” 視点を変えた経年変化の提案 “をコンセプトに、熟練の職人たちによる素材加工の粋を見せてくれる「アンセルム(Ancellm)」。立ち上がった2025SSコレクションでも、ブランドの象徴となるテクニックが冴え渡る。
ヴィンテージタッチの素材感は裾や袖口がほつれて糸が揺れ、パンツの所々には穴が空いてリペアしたようなディテールが施されている。これらのテクニックを駆使すると、破壊的なイメージに触れるデザインも多いが「アンセルム」は違う。カラートーンはどこまで優しく淡く、シルエットは適度な量感で着用する人間の体にストレスをもたらさない。過剰にボリュームな形ではないためにルーズさとも無縁で、むしろ上品さが漂う。

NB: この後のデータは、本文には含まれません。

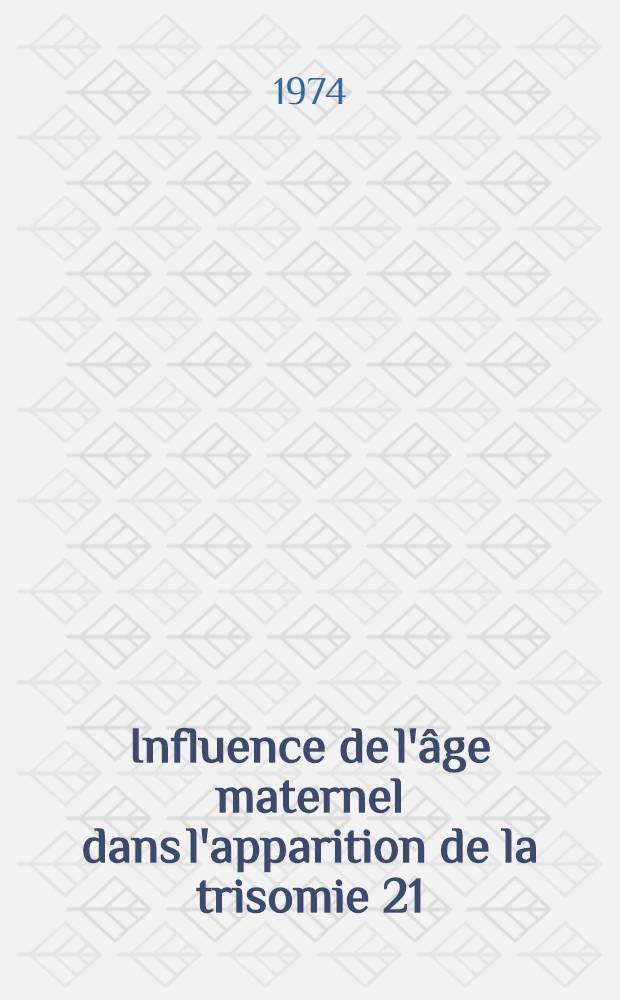 Influence de l'âge maternel dans l'apparition de la trisomie 21 : Thèse ..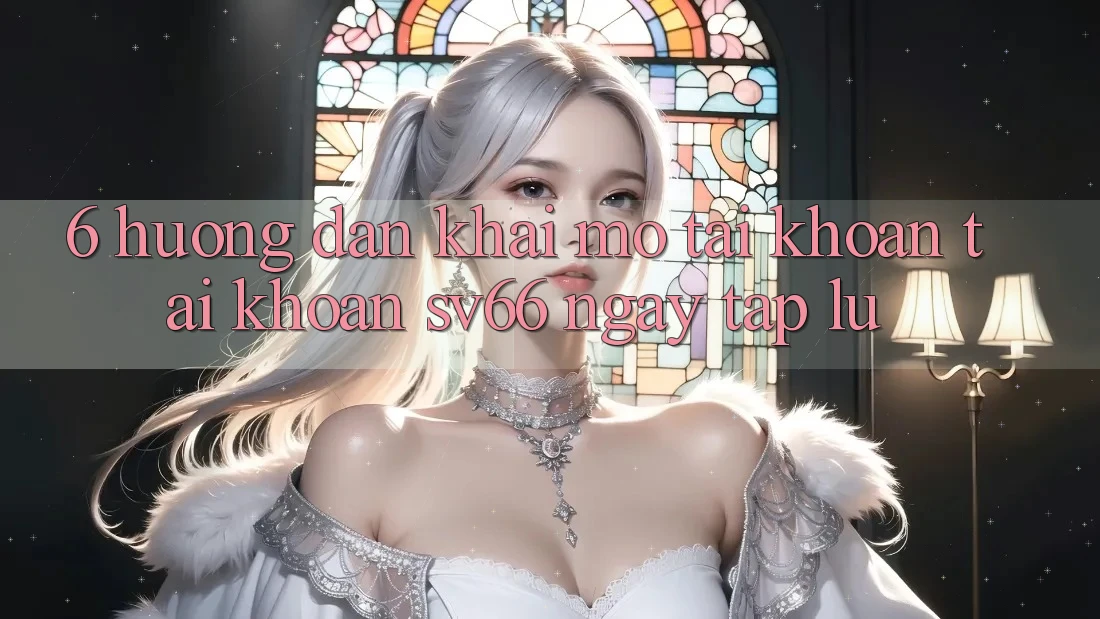 6. Hướng dẫn Khai mở tài khoản Tài Khoản SV66 Ngay tắp lự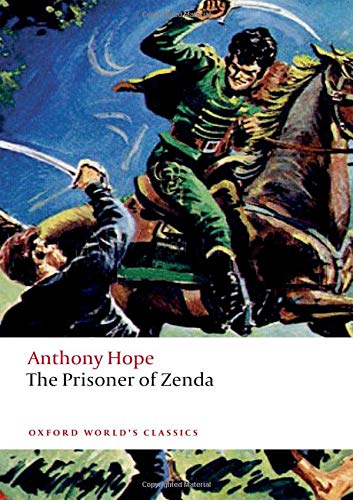 The Prisoner of Zenda (Oxford World's Classics)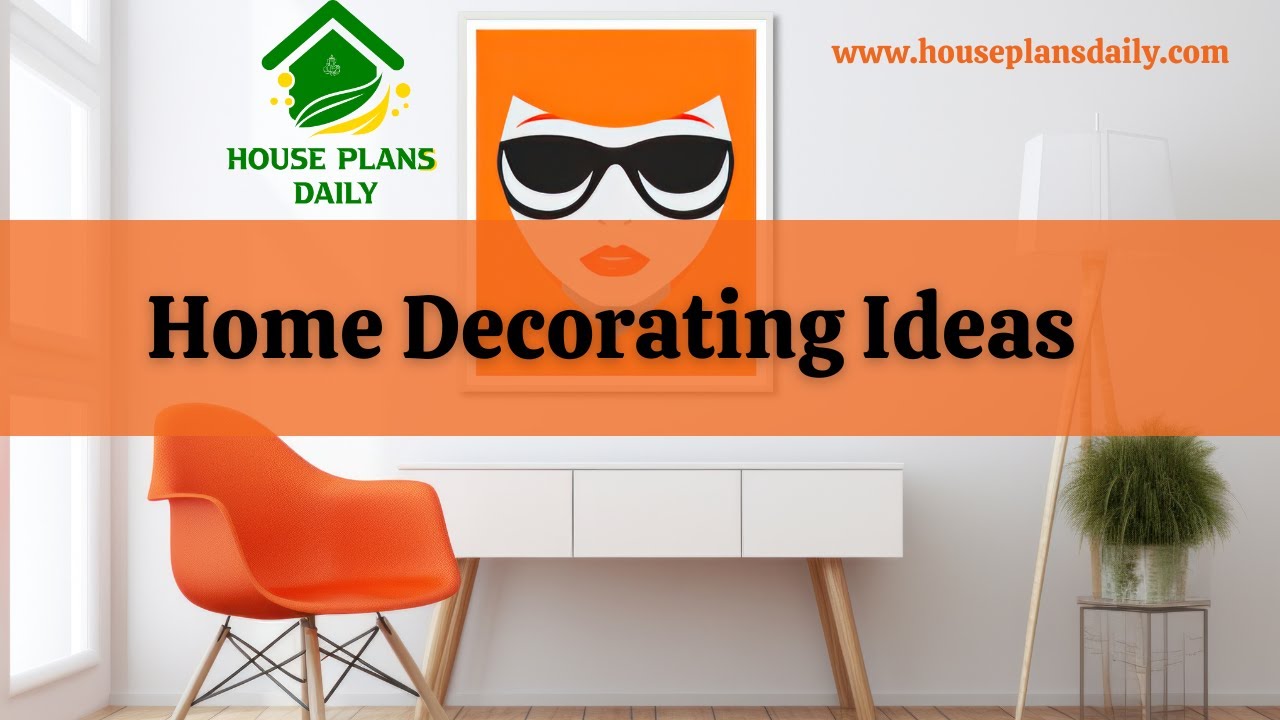 Home Decorating Ideas | House Plans Daily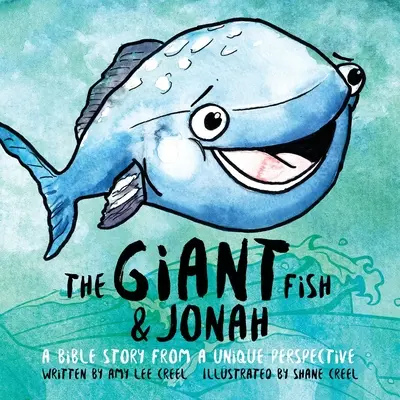 Az óriáshal és Jónás: Egy bibliai történet egyedi szemszögből - The Giant Fish & Jonah: A Bible Story from a Unique Perspective
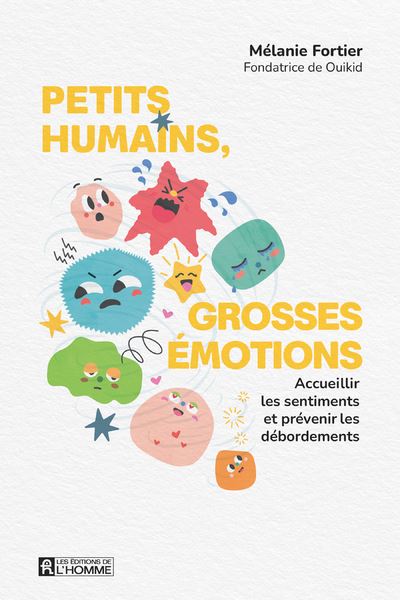 Petits humains, grosses émotions - Mélanie Fortier (2024)
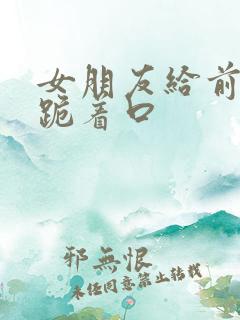 女朋友给前男友跪着口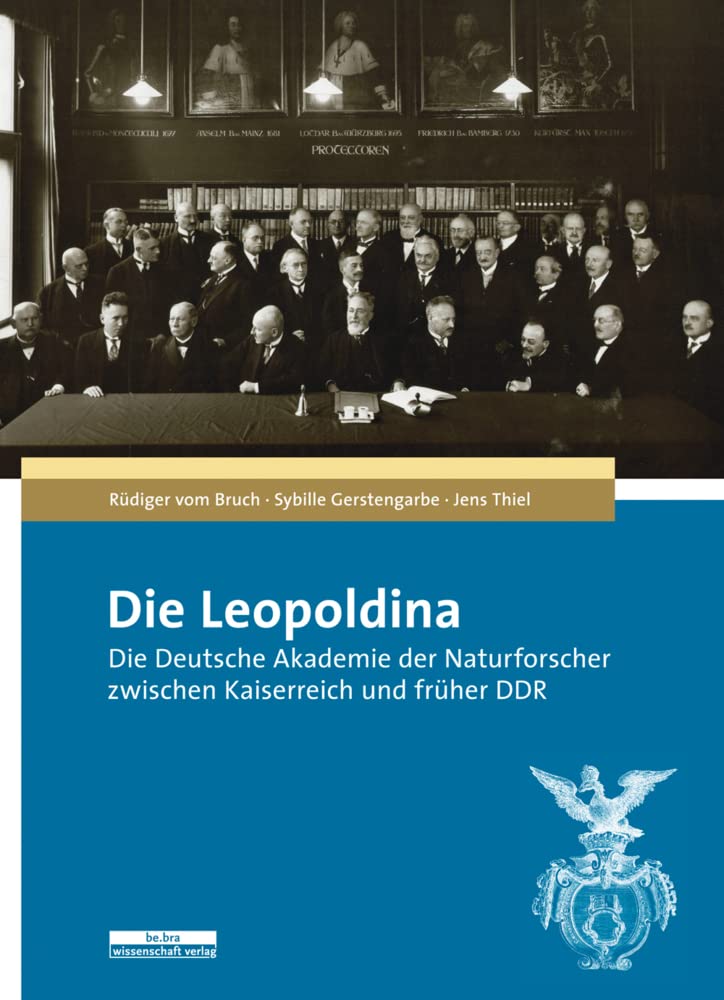 Die Leopoldina: Die Deutsche Akademie der Naturforscher zwischen Kaiserreich und früher DDR Medicine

着古した服のようだが爽やか。心地よい風に吹かれている錯覚に陥る。袖を通すと背筋が伸びる緊張感のある服もいいが、ありのままの自然体を肯定してくれる服に惹かれてしまう。そうかと言って、ラグジュアリーなリラックスウェアが着たいわけではない。見た瞬間、手に取った瞬間、すでに体と心に馴染む優しい服。そんな服があってもいい。
今コレクションで目を惹いたアイテムが、ファスナー開きのシャツ型ブルゾン。トップスの上に一枚羽織りたい。だが、テーラードジャケットでは少々重たいし、本格ワークブルゾンではちょっと渋すぎる。「アンセルム」のブルゾンは、シャツと言っていいのか、ブルゾンと言っていいのか、その定義に迷う。ピンクベージュにも見える色の淡さ、裾の儚げなほつれ、身頃と袖切り替え線のコバステッチ、どれも繊細だ。この曖昧さがいい。
過度に主張することなく、存在感が滲み出てくる服。鮮烈なイメージよりも、服を味わいたい。「アンセルム」にそう思わせる魅力がある。